The Unity Digital Firewire reader connects to your computer by the high-speed Firewire (IEEE 1394) connector. Firewire is a fairly common option on Macintosh computers and some Windows notebooks / laptops. Firewire connectivity is also common on high end professional digital cameras.

Understandably not all PC's have Firewire (often this can be solved by a relatively inexpensive OHCI compatible Firewire PCI card; approx. US$50). Assuming your computer already has USB, why would you want to go to the expense of adding a Firewire card just for this reader? SPEED! The Unity Digital CompactFlash card reader takes advantage of the higher bandwidth Firewire standard (up to 400mbit/s) which means it should be pretty fast...


Unity Digital Firewire CF Reader specifications

Product Type Desktop CompactFlash card reader
Model MDCF-FW
Connectivity IEEE 1394 (Firewire, 100/200/400 mbit/s)
Interface 6-pin IEEE 1394 connector
Operating systems Windows 98, Me
Windows 2000
Apple Mac OS 8.5.1+, Firewire enabler 2.2.2
Media support CompactFlash Type I
CompactFlash Type II (inc. Microdrive MK I/II)
Power supply via. Firewire buss, DC 8 - 30V, 1A
Operation current <200 mA
Dimensions 90 x 90 x 20 mm (3.5 x 3.5 x 0.8 in)
Weight 175 g (6.2 oz)
Price $149.95

Media Support

This is where the review got tough, just how many different angles can you shoot this product from? Enough complaining... The images below show you that CF cards slide almost completely into the reader, the eject button pushed out by the mechanism as soon as you've fully inserted the card.

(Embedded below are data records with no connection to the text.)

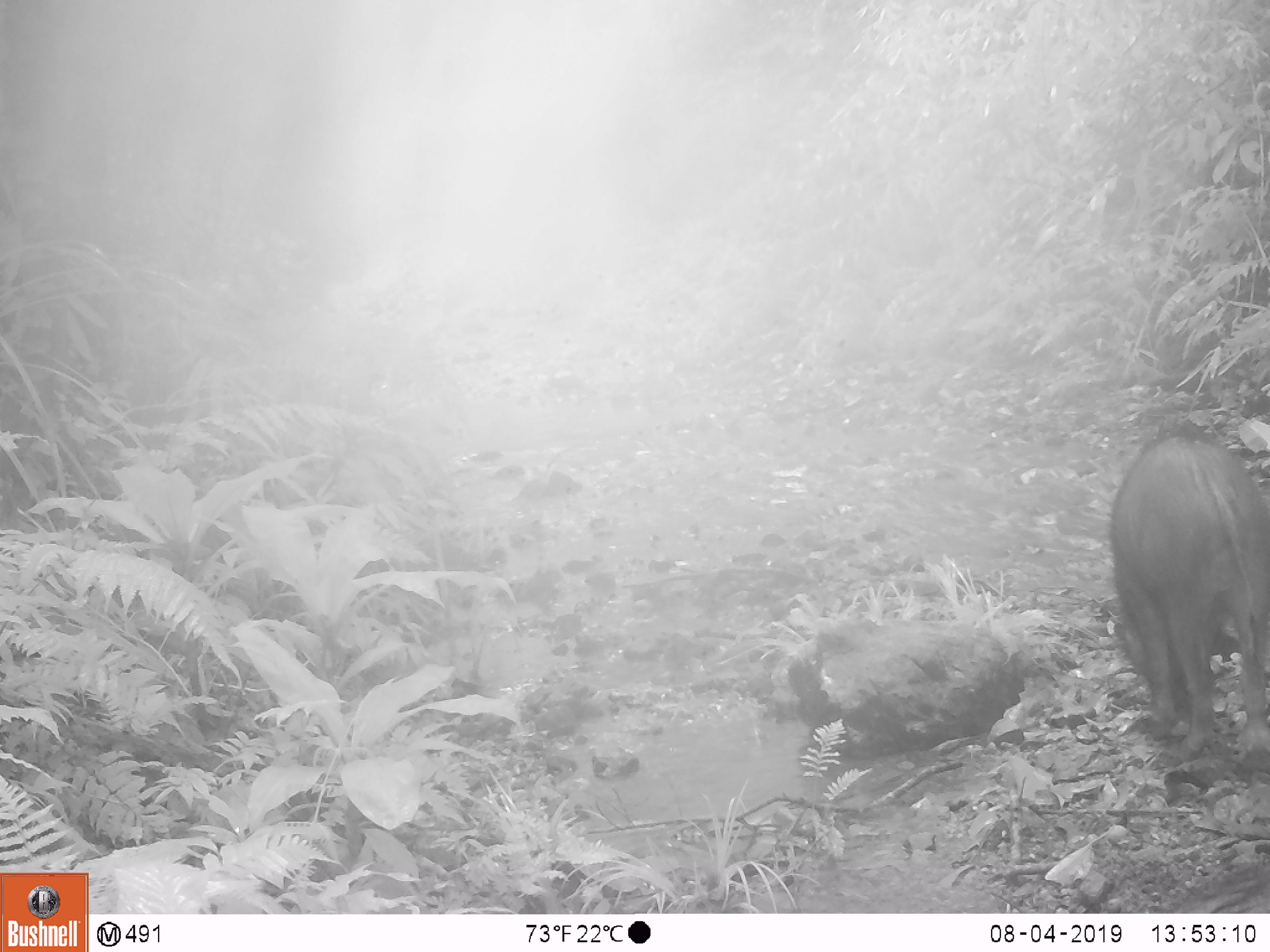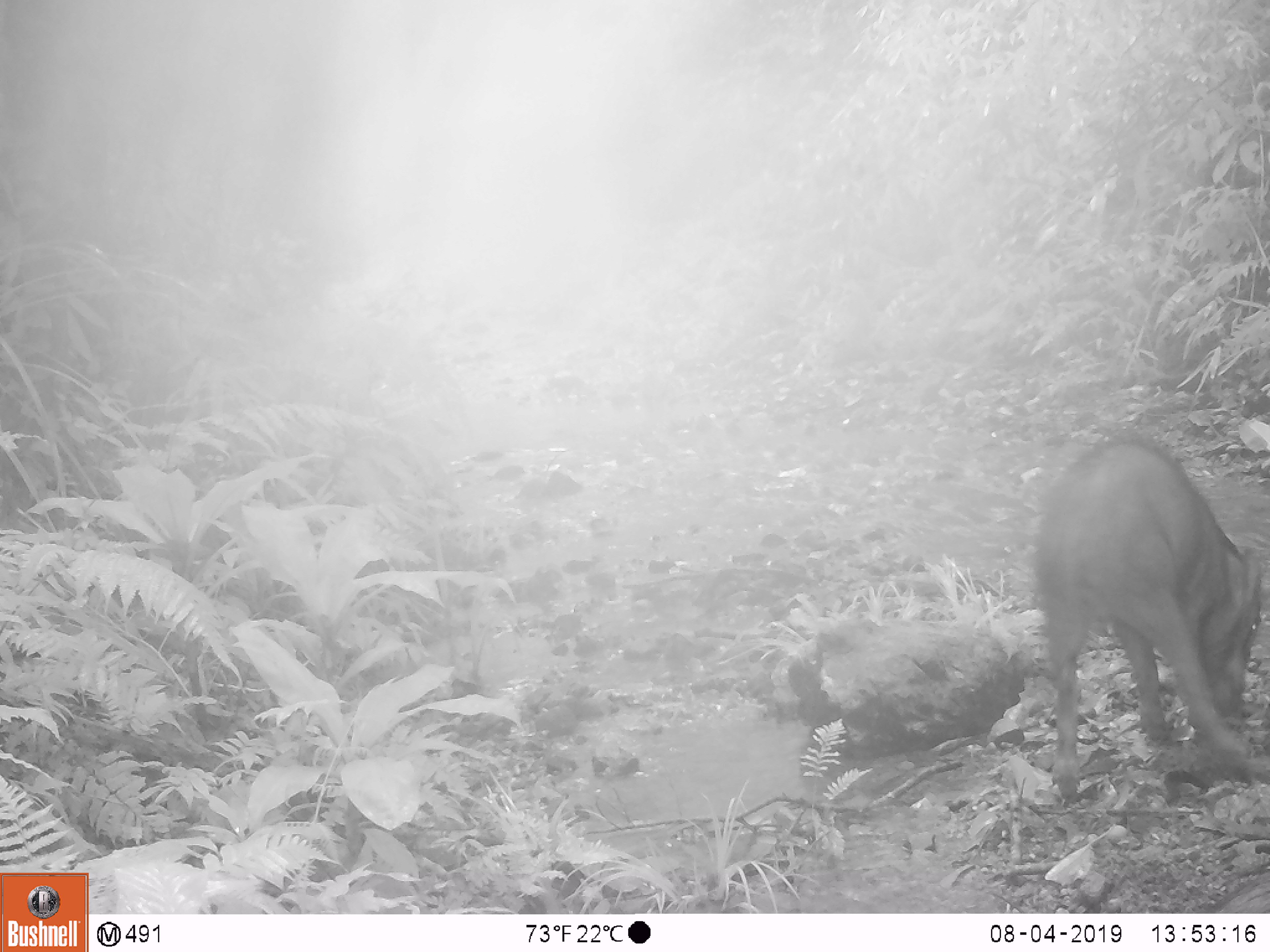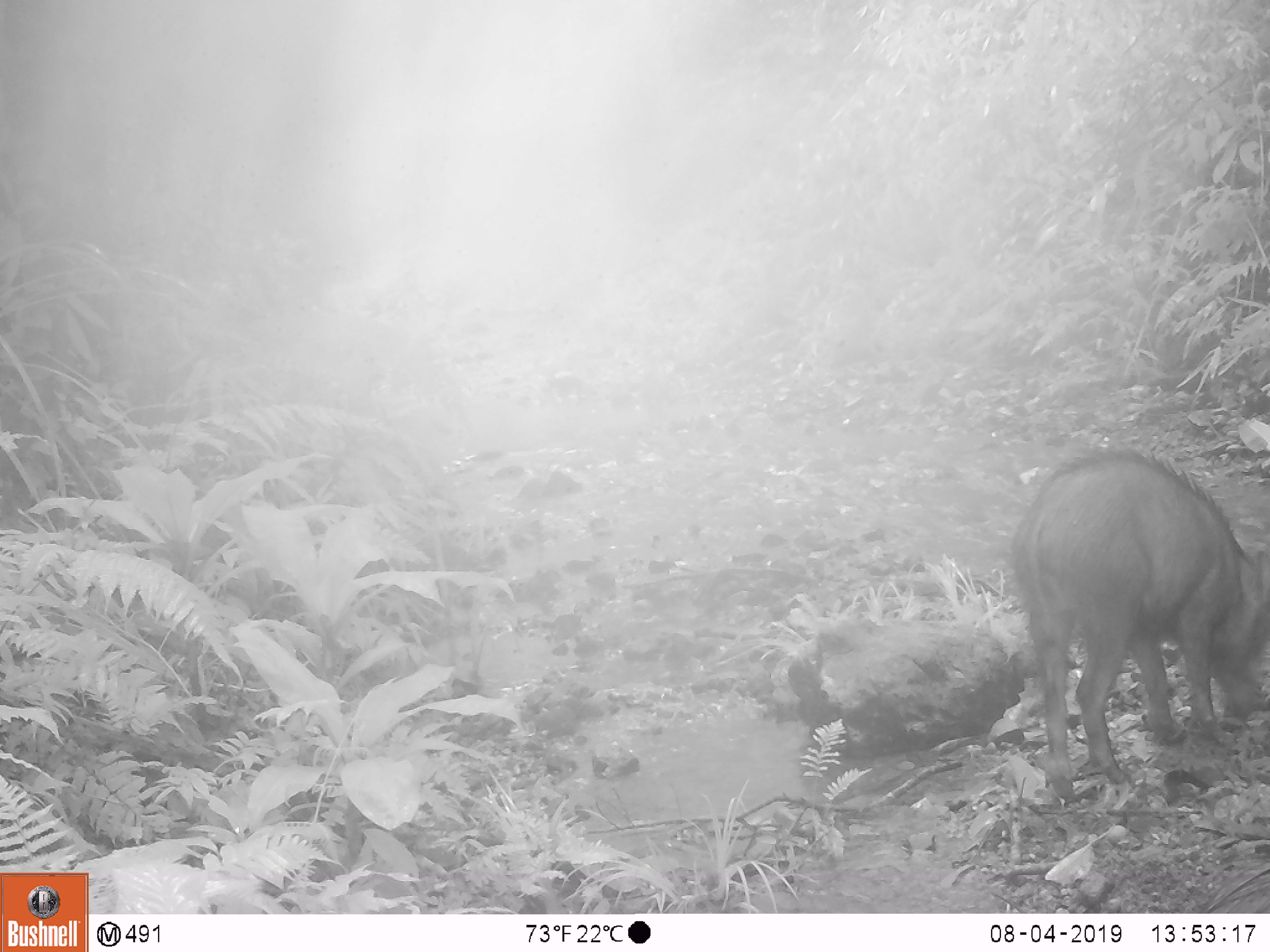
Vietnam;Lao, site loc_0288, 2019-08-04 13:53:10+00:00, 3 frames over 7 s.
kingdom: Animalia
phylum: Chordata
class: Mammalia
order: Artiodactyla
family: Suidae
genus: Sus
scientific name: Sus scrofa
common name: eurasian wild pig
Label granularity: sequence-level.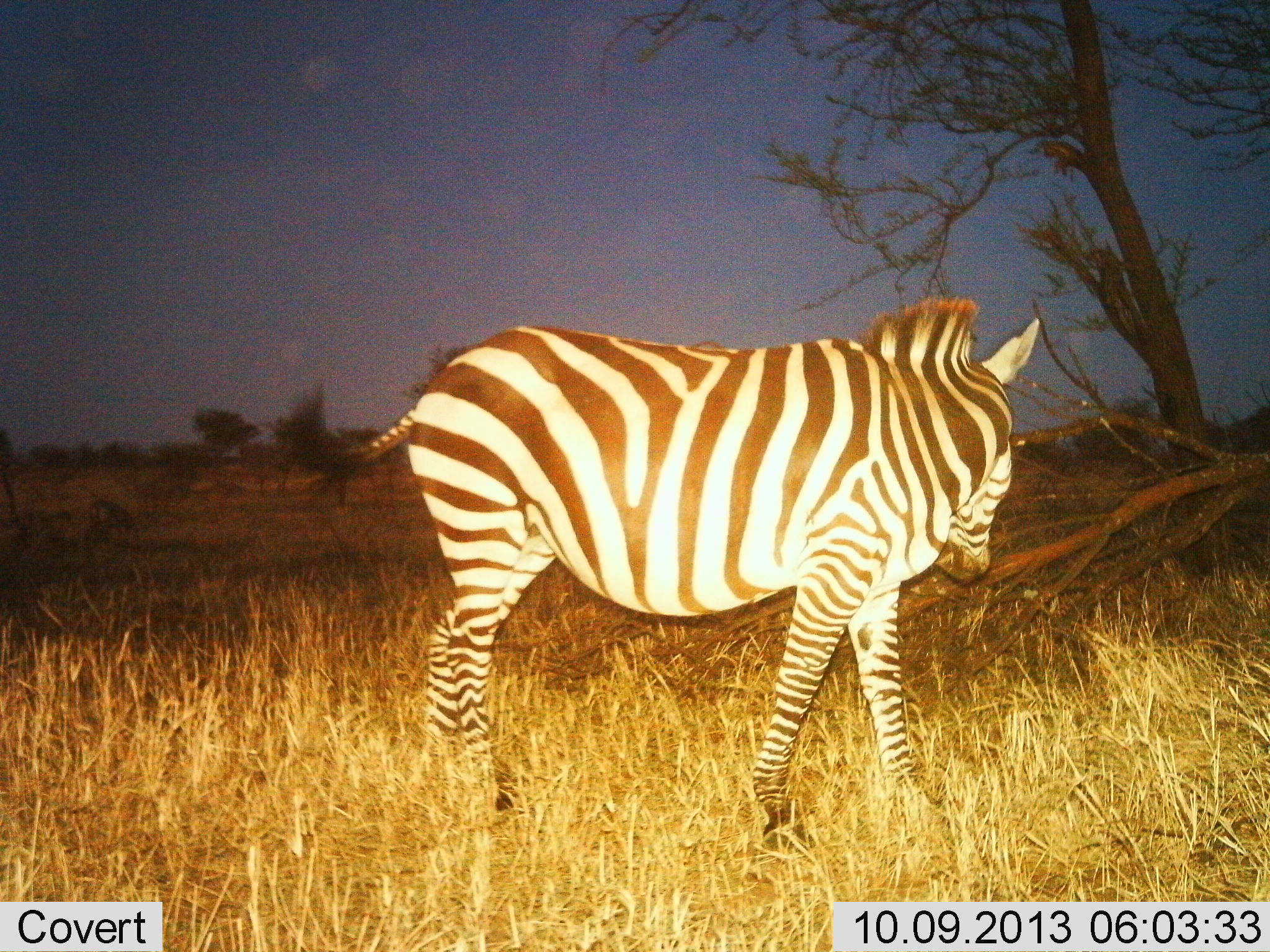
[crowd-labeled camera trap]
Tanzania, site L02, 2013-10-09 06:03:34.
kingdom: Animalia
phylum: Chordata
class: Mammalia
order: Perissodactyla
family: Equidae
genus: Equus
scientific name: Equus quagga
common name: plains zebra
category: zebra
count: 1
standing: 100%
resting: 0%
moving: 0%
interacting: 0%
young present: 0%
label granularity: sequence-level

The entrance slot and internal guides are designed to take either CF Type I (3.3 mm thick) or CF Type II cards (5 mm thick).

Unity Digital reader with Type I flash inserted Unity Digital reader with Type II Microdrive inserted

My only niggle was that occasionally my Microdrive cards would jam, the problem appeared to be with the front bottom lip, it required a gentle lift of the card while pressing the eject button (maybe this will go away with further use).


Installation - Windows 2000

Look no drivers required! Assuming you've already got your Firewire card installed, the device itself will be recognised immediately by Windows 2000 which will install generic Microsoft drivers. It's truly plug-and-play, you can plug or unplug at any time (don't forget to use the "Unplug or Eject Hardware" button if you want to completely unplug the reader - not something you'll do every day. Once Windows 2000 has installed its drivers a new drive letter will appear in explorer with the label "Removable Disk". And that's pretty much it.

Here's what Windows 2000 device manager sees of the reader (Devices by connection).

Popping a a CF card into the reader I was soon downloading images from my CF card. One problem which dogs all card readers (at least under NT / 2000) is what to do when you want to remove the card. Sometimes if you just take the card out the OS will complain that it was attempting to write data to the device, I personally use a utility called sync from sysinternals.com (for Unix techies it works the same way as the sync command under Unix) and created a shortcut on my Windows 2000 QuickStart bar, this simply "flushes" any data in the Windows 2000 buffers (for the particular drive letter) before removing the card.


Installation - Mac OS 8.5.1+ (9.0.4)

Installation on a Mac is almost as easy as Windows, though it does require you have Apple's Firewire extensions v2.2.2 (minimum, our Mac had v2.6) and a driver (from the supplied CD-ROM) and reboot. Once that's done just pop a CF card into the slot and it will appear on your desktop as a removable drive. From there you just treat it as any other storage device. Don't forget to drag it to the trashcan once you've finished (to flush and close the device) before you remove card. We had no problems using the reader and it was just as quick and reliable as it was under Windows 2000.

Install the reader driver by simply double-clicking on this icon and rebooting Once rebooted you should see something similar to this in the Apple System Profiler.
Insert a CF card and it will appear on your desktop just like any other removable drive. A 1GB Microdrive removable drive window title.